Request.
Return every line of the data below that contains the string "camera". Case counts.

* begin Supplied information *

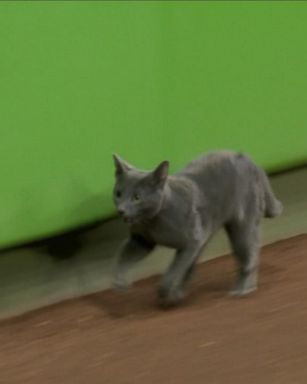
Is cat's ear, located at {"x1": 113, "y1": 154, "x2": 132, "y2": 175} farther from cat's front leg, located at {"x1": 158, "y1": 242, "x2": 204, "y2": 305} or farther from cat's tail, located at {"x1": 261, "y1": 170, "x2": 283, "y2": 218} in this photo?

* end Supplied information *
* begin Supplied information *

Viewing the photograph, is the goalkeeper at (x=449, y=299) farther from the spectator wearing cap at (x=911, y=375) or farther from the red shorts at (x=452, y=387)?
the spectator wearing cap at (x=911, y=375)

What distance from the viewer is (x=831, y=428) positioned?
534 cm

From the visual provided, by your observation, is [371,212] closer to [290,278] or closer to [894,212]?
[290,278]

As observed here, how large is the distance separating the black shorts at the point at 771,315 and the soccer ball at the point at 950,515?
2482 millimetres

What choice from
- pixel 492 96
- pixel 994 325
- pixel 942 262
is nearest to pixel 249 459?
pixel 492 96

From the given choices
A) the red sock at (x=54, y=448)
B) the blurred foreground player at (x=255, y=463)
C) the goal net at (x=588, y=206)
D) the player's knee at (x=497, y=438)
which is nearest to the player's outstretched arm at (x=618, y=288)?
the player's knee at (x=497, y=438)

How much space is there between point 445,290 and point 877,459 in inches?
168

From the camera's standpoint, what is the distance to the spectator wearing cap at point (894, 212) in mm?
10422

* end Supplied information *
* begin Supplied information *

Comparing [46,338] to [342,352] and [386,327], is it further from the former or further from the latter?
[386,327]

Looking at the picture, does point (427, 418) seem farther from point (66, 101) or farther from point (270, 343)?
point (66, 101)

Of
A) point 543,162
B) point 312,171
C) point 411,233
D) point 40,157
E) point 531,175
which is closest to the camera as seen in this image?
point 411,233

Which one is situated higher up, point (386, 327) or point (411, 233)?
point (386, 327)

* end Supplied information *

Answer to this problem.
From the camera's standpoint, what is the distance to the spectator wearing cap at point (894, 212) in mm?
which is closest to the camera as seen in this image?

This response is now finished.